Re: node2 down; cluster lock not activated; DLPI error

S.N.S · ‎03-26-2010

Hi Folks,

Some good advice needed.
The node2 of the cluster (all are 11.23 IA, HP SG 11.18) is down.

When I try to
vgisplay -v /dev/vg _lk
vgdisplay: Volume group not activated.
vgdisplay: Cannot display volume group "/dev/vg_lk".
vg_lk is the lock disk. I also have
the DLPI error :DLPI error ack for primitive 11 with 8 0

Can you good people guide?

Merci/Dunke
SNS

"Genius is 1% inspiration, 99% Perspiration" - Edison

rariasn · ‎03-26-2010

Hi,

# vgchange -a e /dev/vg_lk

# vgdisplay -v /dev/vg_lk

rgs,

Rita C Workman · ‎03-26-2010

How many nodes does your cluster have?

You say node2 is down....but is your cluster down?
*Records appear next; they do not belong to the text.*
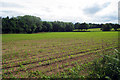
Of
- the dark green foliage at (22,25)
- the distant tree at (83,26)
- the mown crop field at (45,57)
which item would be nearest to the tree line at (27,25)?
the dark green foliage at (22,25)

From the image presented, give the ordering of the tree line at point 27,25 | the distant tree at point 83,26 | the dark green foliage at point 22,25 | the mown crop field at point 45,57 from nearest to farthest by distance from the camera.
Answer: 1. the mown crop field at point 45,57
2. the dark green foliage at point 22,25
3. the tree line at point 27,25
4. the distant tree at point 83,26

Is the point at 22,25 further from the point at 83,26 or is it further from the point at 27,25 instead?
the point at 83,26

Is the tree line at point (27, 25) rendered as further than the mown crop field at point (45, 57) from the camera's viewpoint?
Yes

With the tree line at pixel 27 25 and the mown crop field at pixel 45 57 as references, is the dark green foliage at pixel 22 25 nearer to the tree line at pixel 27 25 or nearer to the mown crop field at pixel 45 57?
the tree line at pixel 27 25

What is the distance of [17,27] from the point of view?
2724 inches

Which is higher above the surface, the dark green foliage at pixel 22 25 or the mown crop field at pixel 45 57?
the dark green foliage at pixel 22 25

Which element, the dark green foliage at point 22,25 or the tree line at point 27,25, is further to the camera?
the tree line at point 27,25

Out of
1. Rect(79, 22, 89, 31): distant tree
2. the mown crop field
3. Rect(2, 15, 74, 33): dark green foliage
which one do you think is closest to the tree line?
Rect(2, 15, 74, 33): dark green foliage

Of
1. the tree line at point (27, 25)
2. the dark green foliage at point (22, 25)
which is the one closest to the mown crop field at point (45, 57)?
the dark green foliage at point (22, 25)

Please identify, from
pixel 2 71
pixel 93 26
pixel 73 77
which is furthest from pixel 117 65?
pixel 93 26

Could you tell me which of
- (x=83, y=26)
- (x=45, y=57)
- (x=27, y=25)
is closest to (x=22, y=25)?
(x=27, y=25)

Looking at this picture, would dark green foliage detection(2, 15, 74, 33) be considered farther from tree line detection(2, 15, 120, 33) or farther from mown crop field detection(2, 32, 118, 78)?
mown crop field detection(2, 32, 118, 78)

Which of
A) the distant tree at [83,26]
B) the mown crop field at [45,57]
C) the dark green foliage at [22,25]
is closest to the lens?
the mown crop field at [45,57]

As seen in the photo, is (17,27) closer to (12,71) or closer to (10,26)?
(10,26)
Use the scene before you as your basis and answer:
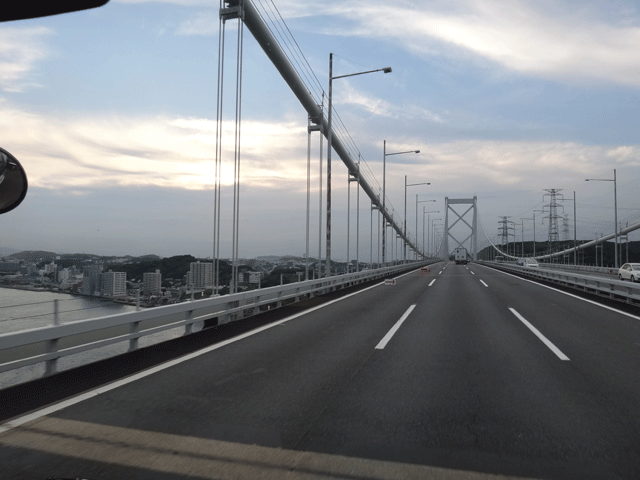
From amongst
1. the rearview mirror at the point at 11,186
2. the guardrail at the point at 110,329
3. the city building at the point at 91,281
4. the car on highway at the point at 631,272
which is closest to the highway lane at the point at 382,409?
the guardrail at the point at 110,329

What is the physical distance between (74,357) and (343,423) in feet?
15.0

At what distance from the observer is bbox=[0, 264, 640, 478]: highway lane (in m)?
3.98

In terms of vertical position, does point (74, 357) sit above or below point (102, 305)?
below

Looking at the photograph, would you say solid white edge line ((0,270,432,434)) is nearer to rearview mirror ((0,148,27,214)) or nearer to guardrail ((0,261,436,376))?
guardrail ((0,261,436,376))

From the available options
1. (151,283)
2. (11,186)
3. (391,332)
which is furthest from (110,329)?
(11,186)

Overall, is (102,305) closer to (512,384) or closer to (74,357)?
(74,357)

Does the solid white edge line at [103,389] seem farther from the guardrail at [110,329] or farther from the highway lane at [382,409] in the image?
the guardrail at [110,329]

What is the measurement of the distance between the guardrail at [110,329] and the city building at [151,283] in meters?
0.33

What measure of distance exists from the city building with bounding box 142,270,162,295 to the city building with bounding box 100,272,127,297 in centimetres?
42

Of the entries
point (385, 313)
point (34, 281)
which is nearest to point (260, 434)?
point (34, 281)

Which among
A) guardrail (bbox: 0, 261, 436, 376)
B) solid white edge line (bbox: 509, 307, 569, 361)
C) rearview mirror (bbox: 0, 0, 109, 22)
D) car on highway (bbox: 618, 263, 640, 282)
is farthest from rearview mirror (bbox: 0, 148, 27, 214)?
car on highway (bbox: 618, 263, 640, 282)

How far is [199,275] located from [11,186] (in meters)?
8.50

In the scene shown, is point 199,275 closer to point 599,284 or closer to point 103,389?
point 103,389

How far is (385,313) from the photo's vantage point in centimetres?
1415
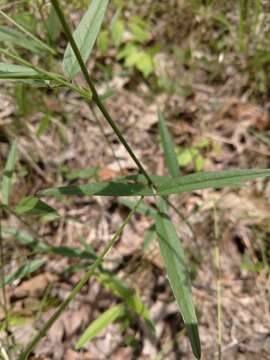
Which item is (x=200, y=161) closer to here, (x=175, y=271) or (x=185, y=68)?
(x=185, y=68)

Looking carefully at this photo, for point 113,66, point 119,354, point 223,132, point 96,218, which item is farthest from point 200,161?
point 119,354

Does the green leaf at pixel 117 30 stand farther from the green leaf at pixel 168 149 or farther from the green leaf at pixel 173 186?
the green leaf at pixel 173 186

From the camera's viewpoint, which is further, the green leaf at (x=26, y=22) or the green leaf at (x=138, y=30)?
the green leaf at (x=138, y=30)

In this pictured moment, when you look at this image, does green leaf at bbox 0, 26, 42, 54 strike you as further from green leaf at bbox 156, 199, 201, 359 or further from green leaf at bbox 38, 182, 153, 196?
green leaf at bbox 156, 199, 201, 359

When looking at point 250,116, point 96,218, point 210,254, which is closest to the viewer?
point 210,254

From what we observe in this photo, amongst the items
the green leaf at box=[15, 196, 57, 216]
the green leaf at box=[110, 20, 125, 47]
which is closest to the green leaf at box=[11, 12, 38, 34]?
the green leaf at box=[15, 196, 57, 216]

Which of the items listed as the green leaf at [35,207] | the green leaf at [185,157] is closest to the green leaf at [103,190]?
the green leaf at [35,207]
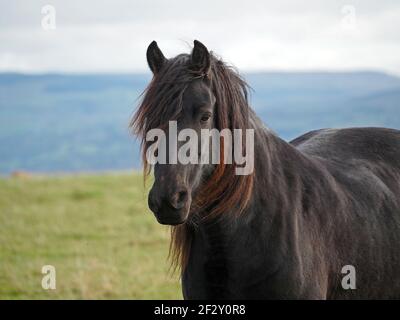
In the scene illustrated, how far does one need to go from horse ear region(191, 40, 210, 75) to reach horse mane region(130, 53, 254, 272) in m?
0.03

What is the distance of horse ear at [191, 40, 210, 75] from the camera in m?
4.22

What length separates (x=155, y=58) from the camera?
4.43 m

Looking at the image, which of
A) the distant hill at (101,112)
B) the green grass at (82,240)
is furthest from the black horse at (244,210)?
the distant hill at (101,112)

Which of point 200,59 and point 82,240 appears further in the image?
point 82,240

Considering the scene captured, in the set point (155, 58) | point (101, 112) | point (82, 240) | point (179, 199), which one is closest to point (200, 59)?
point (155, 58)

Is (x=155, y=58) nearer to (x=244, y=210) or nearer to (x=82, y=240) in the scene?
(x=244, y=210)

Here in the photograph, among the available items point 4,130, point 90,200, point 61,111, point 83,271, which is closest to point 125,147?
point 4,130

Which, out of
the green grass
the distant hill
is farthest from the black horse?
the distant hill

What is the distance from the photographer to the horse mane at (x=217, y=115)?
164 inches

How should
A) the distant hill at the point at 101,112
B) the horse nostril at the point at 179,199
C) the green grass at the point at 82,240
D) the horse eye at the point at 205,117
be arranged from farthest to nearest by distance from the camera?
the distant hill at the point at 101,112 < the green grass at the point at 82,240 < the horse eye at the point at 205,117 < the horse nostril at the point at 179,199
If it is only a single node in a multi node cluster, then that node may have an issue with seeing the lock disk. Remember-only one node gets the lock_disk, but all need to have the ability to see the lock disk in the event of a failover. Which ever nodes gets it first - they become the owner (i.e. exclusive rights) to that disk.

Rita

rariasn · ‎03-26-2010

Hi,

How to verify cluster lock is working?

http://forums11.itrc.hp.com/service/forums/questionanswer.do?threadId=34030

rgs,

S.N.S · ‎03-26-2010

Thank you all for the very swift reply..

Rita, the Cluster is up - running on a single node as of now; only node 2 is down

CLUSTER STATUS
scocl up

NODE STATUS STATE
sco1 up running

PACKAGE STATUS STATE AUTO_RUN NODE
pkg1 up running enabled sco1

NODE STATUS STATE
sco2 down unknown

However, both node 1 & node 2 shows the same message:
vgdisplay: Volume group not activated.
But on sco1, the syslog doesnt show any issue. Rather:
Feb 22 11:33:50 sco1 cmclconfd[13377]: Querying volume group /dev/vg_lk for node sco1
Feb 22 11:33:50 sco1 cmclconfd[16801]: Querying volume group /dev/vg_lk for node sco1
Feb 22 11:33:50 sco1 cmclconfd[16801]: Volume group /dev/vg_lk is configured exclusive
Mar 11 14:50:48 sco1 LVM[10725]: /usr/sbin/vgexport -s -p -m /etc/lvmconf/vg_lk.mapfile /dev/vg_lk

Even if the lock disk would be with a single node (here sco1 is primary); the vgdisplay should work - shared disk- am I right?

And, is the DLPI error anyway related to this?

Can you good ppl throw some light?

Good that HP has ITRC; the GSCs & GCCs would have less traffic :-)...

Dunke/Merci,
SNS

"Genius is 1% inspiration, 99% Perspiration" - Edison

Rita C Workman · ‎03-26-2010

Think of playing the musical chairs game. When the music stop the first person to grab the chair gets to keep it. The lock disk is that chair that every nodes wants.
Every node must be able to see the lock disk, but only the first node to the sit on it-gets it! So the lock disk then becomes exclusive to that node. It got the lock disk and it is the only one to sit on it.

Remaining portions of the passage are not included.